Csanto kam 2007 als Welpe zu uns und wuchs bei uns zu einem stattlichen Neufundländerrüden heran. Charakterfest und wesensstark, ausgeglichen und für jeden Blödsinn zu haben bereitete er uns und seinen tierischen Artgenossen jeden Tag viel Freude. Csanto hatte für alle sichtbar außerordentlich viel Spaß am Leben.


Zu seinen Aufgaben bei uns gehörte es unter anderem auch, die immer wieder aufgenommenen Pflegehunde aus dem Tierschutz willkommen zu heißen und bei uns Zuhause einzuführen. Csanto hat viele Tierschutzhunde kommen und wieder gehen gesehen. Immer freundlich, friedlich und mit großer Gelassenheit war er diesen fremden Hunden eine große Stütze, während sie ihr angestammtes Zuhause verloren hatten und sich bei uns erst mit der neuen Situation auseinandersetzen mussten.


Als der sportlichste Sportneufundländer, den wir bis dahin bei uns zuhause aufgenommen hatten, stellte er den Nachbarshund Julian, einen wenige Jahre älteren Golden Retriever-Rüden tagtäglich auf eine harte Probe. Kaum ein Tag verging, an dem sie nicht zusammen über die Felder liefen, sich jagten und zusammen rauften und spielten. Es war die reinste Freude, diesen beiden lebensfrohen Hunden dabei zuzusehen. Kein Hund im Dorf war ihm zu schade für ein ausgelassenes Spiel oder eine Jagd über die Felder.


Csanto stand mit einem Alter von 5 Jahren in der Blüte seiner Jahre, war kerngesund und unternehmungslustig. Bis er sich im Frühjahr 2013 in einem Graben neben dem Feld eine kleine unscheinbare Verletzung an der Pfote zuzog und anschließend über einen frisch angehäuften Perdemisthaufen auf dem Feld lief. Heute wissen wir, dass er sich dabei eine Wundstarrkrampfinfektion eingefangen hatte. Damals nicht.


Die Pfote schwoll an und wir suchten eine Tierärztin auf. Csanto wurde untersucht und behandelt und jeden Tag wurde sein Gesundheitszustand schlechter. Zwei Wochen des Leidens lagen nun vor ihm und uns. Alle zwei Tage ein Besuch beim Tierarzt. Das wir mit den Symptomen einer Wundstarrkrampfinfektion nicht vertraut waren, mag man uns nachsehen.
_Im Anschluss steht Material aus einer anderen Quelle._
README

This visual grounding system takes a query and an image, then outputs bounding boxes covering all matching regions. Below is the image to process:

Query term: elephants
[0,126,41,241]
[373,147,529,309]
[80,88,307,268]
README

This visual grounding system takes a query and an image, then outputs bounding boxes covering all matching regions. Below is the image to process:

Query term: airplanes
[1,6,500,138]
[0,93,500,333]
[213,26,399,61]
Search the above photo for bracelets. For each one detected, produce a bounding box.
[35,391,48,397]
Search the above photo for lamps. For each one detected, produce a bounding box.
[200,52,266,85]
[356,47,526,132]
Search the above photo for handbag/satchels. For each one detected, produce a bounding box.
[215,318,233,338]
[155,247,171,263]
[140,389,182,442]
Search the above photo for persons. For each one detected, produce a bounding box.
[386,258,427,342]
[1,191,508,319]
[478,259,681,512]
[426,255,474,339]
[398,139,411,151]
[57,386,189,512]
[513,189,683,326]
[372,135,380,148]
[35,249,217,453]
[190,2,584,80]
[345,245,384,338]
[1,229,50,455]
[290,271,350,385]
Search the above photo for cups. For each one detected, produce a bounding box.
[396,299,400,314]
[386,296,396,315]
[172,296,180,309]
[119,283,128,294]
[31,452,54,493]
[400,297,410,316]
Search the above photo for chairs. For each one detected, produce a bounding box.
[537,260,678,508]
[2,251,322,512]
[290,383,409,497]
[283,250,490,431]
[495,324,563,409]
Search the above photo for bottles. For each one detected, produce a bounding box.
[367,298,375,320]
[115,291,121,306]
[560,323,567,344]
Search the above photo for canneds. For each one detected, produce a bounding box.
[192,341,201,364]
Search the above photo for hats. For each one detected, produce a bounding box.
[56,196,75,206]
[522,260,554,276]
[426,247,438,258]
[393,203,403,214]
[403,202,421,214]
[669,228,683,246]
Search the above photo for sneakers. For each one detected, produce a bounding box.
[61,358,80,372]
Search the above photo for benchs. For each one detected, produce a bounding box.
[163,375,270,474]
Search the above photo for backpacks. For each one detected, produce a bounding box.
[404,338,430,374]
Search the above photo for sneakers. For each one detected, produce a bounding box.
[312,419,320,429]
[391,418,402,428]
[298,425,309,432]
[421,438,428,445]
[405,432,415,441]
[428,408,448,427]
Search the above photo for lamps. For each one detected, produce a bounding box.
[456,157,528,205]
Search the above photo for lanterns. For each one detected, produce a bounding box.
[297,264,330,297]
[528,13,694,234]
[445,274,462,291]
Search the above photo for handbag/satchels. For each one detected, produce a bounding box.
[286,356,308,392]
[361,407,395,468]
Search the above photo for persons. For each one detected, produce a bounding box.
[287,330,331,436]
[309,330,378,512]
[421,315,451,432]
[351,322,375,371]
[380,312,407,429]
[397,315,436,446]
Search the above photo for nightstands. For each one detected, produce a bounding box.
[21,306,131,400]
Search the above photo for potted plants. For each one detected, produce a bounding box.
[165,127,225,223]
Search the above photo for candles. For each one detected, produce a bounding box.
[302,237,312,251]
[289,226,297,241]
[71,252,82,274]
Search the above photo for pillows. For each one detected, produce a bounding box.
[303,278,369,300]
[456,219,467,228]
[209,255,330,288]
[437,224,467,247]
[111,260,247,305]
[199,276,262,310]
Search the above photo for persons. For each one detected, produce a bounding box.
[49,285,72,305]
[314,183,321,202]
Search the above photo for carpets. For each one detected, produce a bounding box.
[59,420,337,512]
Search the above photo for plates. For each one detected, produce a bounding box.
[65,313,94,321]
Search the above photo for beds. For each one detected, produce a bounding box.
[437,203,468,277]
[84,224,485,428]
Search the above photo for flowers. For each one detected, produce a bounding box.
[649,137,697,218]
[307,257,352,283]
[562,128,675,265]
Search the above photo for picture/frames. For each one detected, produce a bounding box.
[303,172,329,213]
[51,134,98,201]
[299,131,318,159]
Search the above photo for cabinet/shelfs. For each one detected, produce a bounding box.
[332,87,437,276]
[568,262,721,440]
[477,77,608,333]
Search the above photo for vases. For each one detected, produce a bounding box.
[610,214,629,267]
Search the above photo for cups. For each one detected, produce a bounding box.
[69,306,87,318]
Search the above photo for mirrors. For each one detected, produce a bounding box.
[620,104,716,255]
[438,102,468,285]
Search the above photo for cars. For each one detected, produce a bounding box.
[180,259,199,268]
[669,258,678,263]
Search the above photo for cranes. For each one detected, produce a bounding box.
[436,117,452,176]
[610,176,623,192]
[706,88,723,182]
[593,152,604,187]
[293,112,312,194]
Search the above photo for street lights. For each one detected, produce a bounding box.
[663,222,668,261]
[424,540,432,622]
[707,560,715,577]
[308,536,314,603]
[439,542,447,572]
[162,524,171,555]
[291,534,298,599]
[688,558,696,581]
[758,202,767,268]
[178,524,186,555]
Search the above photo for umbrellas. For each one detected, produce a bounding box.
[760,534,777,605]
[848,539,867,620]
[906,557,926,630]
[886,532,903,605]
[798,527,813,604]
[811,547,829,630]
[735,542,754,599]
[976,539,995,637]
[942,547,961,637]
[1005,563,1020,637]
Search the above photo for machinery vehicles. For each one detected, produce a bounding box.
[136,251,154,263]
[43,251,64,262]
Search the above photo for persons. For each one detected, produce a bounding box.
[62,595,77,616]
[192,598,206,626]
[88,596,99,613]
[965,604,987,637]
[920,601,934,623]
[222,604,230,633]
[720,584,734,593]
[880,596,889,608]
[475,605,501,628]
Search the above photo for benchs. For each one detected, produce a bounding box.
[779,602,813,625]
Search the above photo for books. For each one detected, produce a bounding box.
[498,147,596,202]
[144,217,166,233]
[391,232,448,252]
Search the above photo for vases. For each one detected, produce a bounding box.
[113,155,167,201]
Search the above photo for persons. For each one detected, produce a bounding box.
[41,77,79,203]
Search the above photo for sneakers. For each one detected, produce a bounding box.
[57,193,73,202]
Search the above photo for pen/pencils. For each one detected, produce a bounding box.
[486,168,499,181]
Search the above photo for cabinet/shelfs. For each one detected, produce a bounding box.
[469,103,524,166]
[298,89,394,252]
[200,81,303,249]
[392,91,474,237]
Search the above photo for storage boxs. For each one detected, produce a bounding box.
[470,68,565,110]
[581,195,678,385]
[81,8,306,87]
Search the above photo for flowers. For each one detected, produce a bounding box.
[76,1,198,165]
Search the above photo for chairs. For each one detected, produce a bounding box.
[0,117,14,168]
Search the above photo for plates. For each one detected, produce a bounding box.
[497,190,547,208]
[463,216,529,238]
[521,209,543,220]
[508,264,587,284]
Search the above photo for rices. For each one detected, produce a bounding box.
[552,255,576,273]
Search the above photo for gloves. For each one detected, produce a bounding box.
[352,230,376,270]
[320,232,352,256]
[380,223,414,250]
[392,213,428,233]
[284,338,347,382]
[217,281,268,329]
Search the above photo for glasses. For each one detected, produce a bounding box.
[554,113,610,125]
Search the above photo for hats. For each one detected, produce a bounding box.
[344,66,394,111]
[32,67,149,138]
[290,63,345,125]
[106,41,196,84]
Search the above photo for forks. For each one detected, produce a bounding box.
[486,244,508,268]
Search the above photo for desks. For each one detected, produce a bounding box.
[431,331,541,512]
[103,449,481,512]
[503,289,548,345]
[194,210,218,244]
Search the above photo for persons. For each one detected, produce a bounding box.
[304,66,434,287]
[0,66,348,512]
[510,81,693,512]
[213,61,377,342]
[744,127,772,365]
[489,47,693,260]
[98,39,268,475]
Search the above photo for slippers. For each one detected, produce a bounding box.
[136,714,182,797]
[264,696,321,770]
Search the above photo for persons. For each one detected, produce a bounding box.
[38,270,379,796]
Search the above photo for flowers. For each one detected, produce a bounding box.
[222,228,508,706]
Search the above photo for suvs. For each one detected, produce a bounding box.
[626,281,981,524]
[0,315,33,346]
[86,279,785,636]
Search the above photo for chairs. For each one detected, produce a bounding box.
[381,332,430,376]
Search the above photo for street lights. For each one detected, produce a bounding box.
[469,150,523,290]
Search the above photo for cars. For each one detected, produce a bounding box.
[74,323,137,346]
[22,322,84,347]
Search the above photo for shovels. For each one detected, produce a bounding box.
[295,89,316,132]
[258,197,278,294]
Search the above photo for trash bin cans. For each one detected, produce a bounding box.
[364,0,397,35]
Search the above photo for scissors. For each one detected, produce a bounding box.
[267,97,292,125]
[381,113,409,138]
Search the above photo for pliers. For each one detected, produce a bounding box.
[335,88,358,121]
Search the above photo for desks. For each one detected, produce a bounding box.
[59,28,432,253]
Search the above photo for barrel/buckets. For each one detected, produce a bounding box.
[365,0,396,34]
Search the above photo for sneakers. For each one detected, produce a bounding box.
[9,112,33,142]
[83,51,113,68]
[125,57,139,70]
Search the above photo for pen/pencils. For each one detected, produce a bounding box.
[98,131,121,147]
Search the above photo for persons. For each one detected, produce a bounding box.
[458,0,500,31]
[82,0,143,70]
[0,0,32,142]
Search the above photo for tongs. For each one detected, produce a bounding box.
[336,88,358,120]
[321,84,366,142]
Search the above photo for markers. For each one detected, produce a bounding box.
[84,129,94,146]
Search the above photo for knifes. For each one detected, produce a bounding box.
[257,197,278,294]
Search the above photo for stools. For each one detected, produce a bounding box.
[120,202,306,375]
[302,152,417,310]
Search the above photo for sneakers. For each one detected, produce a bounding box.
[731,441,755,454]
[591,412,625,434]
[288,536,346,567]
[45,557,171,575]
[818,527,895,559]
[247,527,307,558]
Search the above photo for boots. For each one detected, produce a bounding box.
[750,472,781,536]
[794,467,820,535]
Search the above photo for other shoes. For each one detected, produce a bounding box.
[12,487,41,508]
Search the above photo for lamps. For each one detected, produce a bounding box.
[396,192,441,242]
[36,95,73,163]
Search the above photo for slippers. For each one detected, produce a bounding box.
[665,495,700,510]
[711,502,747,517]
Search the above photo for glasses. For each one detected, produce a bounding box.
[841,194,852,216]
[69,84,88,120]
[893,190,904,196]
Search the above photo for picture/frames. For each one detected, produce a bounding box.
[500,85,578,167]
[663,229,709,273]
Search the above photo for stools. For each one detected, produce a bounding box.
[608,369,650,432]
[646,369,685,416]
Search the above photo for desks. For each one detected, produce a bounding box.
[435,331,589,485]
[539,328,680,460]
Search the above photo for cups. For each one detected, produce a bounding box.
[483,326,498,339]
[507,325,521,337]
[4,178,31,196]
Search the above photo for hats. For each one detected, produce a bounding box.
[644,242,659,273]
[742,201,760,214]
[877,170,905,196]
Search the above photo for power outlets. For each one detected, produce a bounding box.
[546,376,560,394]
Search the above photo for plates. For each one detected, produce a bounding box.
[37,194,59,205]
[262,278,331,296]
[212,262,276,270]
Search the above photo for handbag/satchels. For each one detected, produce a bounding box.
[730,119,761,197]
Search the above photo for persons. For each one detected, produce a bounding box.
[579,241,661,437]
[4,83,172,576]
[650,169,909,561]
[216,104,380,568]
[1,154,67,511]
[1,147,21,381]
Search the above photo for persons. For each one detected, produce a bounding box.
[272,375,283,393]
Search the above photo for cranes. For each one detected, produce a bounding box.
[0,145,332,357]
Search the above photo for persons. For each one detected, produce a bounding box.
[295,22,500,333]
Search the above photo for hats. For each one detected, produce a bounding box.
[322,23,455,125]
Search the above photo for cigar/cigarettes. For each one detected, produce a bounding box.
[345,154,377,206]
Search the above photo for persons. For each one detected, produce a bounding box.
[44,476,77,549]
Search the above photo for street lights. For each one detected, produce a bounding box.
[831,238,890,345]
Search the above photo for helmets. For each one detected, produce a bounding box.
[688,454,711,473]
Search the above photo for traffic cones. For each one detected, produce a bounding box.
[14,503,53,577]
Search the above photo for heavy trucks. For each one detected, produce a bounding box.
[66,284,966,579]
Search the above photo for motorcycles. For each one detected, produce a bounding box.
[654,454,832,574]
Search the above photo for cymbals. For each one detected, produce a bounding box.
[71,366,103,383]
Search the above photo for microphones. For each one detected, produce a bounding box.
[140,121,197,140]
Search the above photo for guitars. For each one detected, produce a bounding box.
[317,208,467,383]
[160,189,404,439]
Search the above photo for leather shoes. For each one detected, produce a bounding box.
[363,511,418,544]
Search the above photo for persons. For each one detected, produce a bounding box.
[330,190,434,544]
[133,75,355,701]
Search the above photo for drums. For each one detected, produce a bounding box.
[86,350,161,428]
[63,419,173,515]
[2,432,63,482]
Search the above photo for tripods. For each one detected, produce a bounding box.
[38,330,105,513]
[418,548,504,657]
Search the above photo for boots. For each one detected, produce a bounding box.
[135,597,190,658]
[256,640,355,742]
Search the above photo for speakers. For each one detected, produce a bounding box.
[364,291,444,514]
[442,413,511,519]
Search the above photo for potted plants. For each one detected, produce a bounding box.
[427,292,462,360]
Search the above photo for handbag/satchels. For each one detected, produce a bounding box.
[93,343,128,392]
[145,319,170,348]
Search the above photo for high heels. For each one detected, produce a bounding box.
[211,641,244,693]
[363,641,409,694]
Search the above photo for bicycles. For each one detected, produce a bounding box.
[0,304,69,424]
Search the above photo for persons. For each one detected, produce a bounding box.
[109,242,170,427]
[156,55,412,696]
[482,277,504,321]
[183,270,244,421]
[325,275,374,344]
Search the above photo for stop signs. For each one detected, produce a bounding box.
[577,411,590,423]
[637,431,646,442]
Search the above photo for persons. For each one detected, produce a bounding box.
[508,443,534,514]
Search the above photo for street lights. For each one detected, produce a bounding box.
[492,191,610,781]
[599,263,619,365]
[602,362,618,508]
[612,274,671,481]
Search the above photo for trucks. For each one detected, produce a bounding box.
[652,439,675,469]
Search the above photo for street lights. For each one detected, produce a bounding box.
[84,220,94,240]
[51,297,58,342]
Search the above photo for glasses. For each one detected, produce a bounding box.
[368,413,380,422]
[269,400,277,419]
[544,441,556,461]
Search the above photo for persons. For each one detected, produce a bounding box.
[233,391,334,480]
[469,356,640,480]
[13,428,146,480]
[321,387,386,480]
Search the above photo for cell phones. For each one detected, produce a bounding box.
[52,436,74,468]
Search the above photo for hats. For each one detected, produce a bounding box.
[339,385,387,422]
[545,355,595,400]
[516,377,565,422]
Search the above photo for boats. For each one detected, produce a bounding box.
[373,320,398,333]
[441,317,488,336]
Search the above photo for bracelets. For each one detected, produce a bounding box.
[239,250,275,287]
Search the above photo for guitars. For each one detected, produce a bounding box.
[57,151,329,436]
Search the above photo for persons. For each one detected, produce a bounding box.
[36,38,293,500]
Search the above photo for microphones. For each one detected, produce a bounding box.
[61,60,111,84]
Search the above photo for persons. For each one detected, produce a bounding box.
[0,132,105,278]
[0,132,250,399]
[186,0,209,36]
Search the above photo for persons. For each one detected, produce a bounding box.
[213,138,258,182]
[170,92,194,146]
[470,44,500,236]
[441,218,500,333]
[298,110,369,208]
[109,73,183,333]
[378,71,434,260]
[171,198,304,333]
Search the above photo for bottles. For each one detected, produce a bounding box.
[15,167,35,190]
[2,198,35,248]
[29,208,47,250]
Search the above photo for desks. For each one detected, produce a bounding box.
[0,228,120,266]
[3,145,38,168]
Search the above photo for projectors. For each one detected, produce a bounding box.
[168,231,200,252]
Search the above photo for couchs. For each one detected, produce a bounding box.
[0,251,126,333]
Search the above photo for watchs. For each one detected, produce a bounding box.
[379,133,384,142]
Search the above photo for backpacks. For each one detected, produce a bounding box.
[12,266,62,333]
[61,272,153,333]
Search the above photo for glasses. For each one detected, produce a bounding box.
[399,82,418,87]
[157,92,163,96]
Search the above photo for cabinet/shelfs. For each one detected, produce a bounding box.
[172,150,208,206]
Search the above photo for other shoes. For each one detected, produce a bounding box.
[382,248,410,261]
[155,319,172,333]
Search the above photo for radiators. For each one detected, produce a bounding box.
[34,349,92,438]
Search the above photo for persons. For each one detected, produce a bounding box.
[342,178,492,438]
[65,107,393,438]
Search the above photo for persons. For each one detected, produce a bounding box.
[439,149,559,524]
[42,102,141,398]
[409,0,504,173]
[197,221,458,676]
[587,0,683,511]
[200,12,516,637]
Der Tierärztin können wir das nicht.


Als der Zustand sich trotz ärztlicher Behandlung nicht stabilisierte, brachten wir Csanto in eine Tierklinik. Aber da war es schon zu spät. Erst jetzt wurde die Tetanusinfektion diagnostiziert. Leider war sein Zustand zu diesem Zeitpunkt schon so schlecht, dass er aus einer Narkose nicht mehr aufgeweckt wurde und von seinem Leid erlöst werden musste.

Fassungslos und voller Trauer haben wir im März 2013 Abschied genommen von einem lieben Freund und Lebensgefährten. Csanto behält für immer einen Platz in unserem Herzen.


Wir erinnern uns jeden Tag an sein Schnaufen, wenn er schlief, seine Lieblingsplätze hier zuhause und seine unverwechselbaren Verhaltensweisen im täglichen Miteinander. Wir werden ihn nicht vergessen.


Mach´s gut mein Freund. Wir wünschen Dir alles erdenklich Gute im Regenbogenland. Und wenn Du Boatswain, Leyka und Tammo wiedersiehst, erzähle ihnen von uns und sag´ ihnen, dass wir sie nicht vergessen haben.